対照的な生き様が示す、昭和という時代の病
この対照的な兄弟の生き様は、昭和という時代が抱えていた病巣を浮き彫りにしていると言える。
兄の強欲と倫理観の欠如、弟の無力感と責任感。この二つの姿は、バブル経済という異常な状況が生み出した歪みを象徴している。
私たちは、この兄弟の物語を通して、あの時代に何が起こり、そしてそれが現代社会にどのような影響を与えているのかを、真剣に考えなければならない。
二つの運命が示す深遠な教訓

高橋兄弟の辿った二つの運命は、私たちに多くの教訓を与えてくれる。
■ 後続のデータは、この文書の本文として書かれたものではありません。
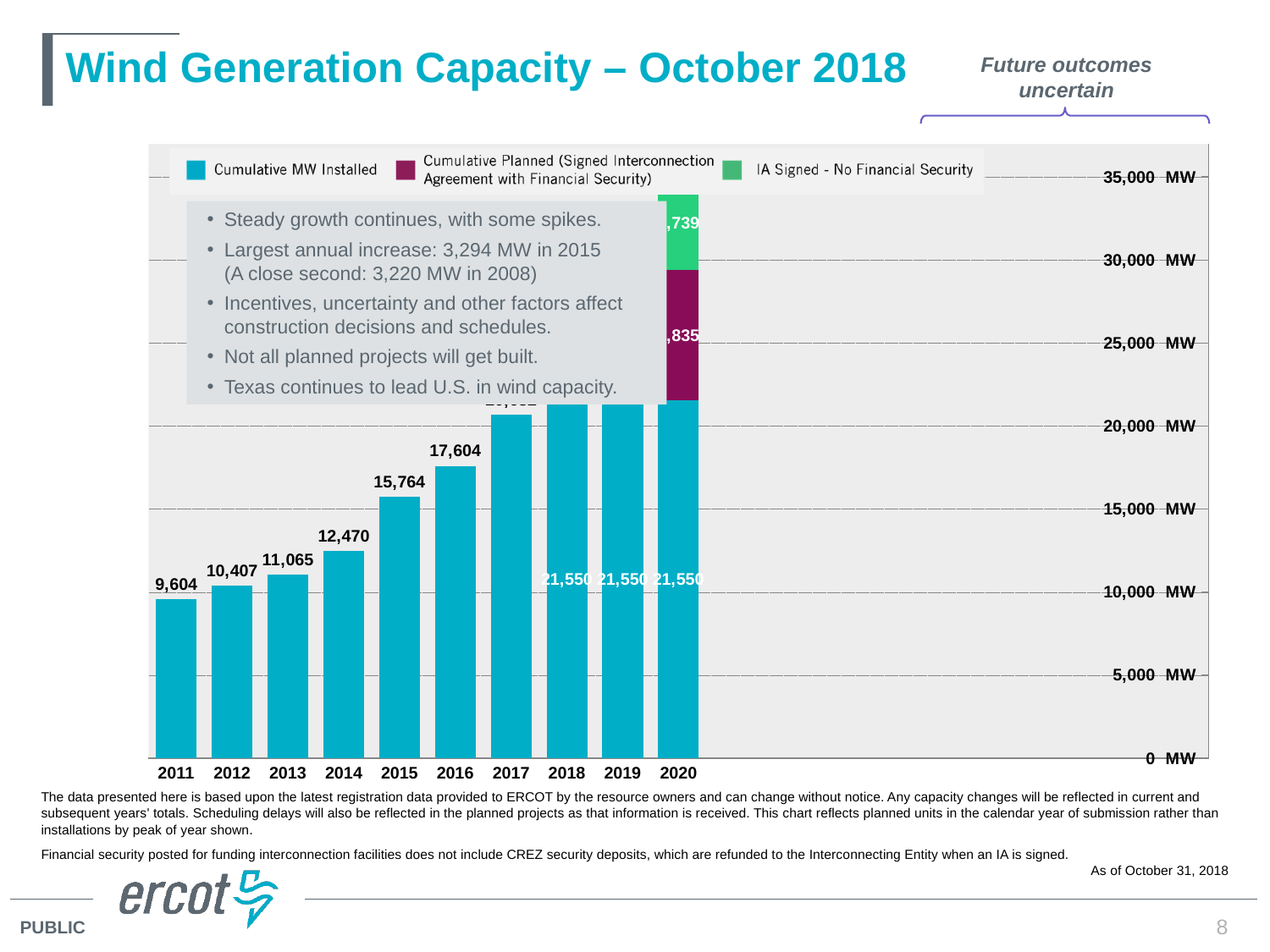
Do the Cumulative MW Installed values rise or fall from 2011 to 2016? rise How many years are shown on the x axis of the chart? 10 Which year has the lowest Cumulative MW Installed value? 2011 What is the difference between the Cumulative MW Installed values for 2012 and 2011? 803 Which year has the larger Cumulative MW Installed value, 2013 or 2014? 2014 Is the total height of the 2020 bar greater or less than 30,000 MW? greater What is the Cumulative MW Installed value for 2015? 15,764 What is the difference between the Cumulative MW Installed values for 2016 and 2015? 1,840 What is the Cumulative MW Installed value for 2011? 9,604 How many series does the chart legend list? 3 What kind of chart is shown on the slide? bar chart What is the Cumulative MW Installed value for 2018? 21,550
それは、個人の生き方、組織のあり方、そして社会全体のあり方について、深く考えさせられるものであり、単なる過去の出来事として片付けることはできない。
「責任」という名の重石:昭和の曖昧さと現代の逃避
兄の責任の曖昧さと、弟の過剰なまでの責任感。この対照的な態度は、昭和という時代の責任の所在の曖昧さを象徴していると言える。
高度経済成長という右肩上がりの時代には、多少の不正や無理も許容される風潮があったのかもしれない。しかし、バブル崩壊という危機に直面した時、その曖昧さは大きな混乱を招いた。そして、その教訓は現代社会にも通じる。私たちは、責任の所在を明確にし、過ちを犯した者はその責任をしっかりと果たすべきである。
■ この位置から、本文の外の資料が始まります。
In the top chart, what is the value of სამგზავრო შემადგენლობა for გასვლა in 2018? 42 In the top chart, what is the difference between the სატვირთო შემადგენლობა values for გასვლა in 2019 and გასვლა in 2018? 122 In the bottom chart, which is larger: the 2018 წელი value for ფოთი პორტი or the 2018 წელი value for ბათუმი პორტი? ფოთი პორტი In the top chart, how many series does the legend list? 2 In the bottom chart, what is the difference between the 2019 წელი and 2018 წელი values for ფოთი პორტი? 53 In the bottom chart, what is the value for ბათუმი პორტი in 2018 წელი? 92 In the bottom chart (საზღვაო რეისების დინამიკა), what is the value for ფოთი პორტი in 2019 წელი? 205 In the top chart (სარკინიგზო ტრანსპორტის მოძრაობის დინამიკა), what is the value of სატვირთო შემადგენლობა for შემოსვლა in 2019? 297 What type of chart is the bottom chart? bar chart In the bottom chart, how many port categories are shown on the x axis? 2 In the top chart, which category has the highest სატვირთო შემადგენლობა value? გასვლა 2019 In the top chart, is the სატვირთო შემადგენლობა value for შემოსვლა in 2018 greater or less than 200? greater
安易な責任転嫁や、組織の論理による責任の希薄化は、社会全体の信頼を損なうことに繋がる。
過ぎ去りし熱狂への鎮魂歌:未来への警鐘
バブル経済への郷愁は、一部には存在するかもしれない。しかし、本書を読むと、その熱狂の裏には、多くの犠牲と歪みがあったことがわかる。
私たちは、あの時代の刹那的な豊かさを懐かしむのではなく、その崩壊から得られた教訓をしっかりと胸に刻み、未来に活かしていくべきである。過剰な欲望や投機に走ることなく、地に足の着いた経済成長を目指すこと。倫理観を欠いた行動は、必ず社会に負の遺産を残すこと。
本書は、過ぎ去りし熱狂への鎮魂歌であると同時に、未来への警鐘でもあると言えるだろう。
まとめ・総括:欲望の時代を超えて

『バブル兄弟〝五輪を喰った兄〟高橋治之と〝長銀を潰した弟〟高橋治則』は、昭和という時代を生きた二人の兄弟の物語を通して、私たちに人間の欲望の深淵、組織の脆弱性、そして時代の大きな流れという、普遍的なテーマを深く考えさせる一冊である。
バブル経済という特殊な時代を描きながらも、本書が提起する問題は、現代社会にもそのまま当てはまる。
私たちは、この兄弟の辿った二つの運命を反面教師とし、欲望に溺れることなく、倫理観を持ち、社会全体の幸福を追求する道を歩むべきである。本書は、過去を振り返り、未来を創造するための、貴重な羅針盤となるだろう。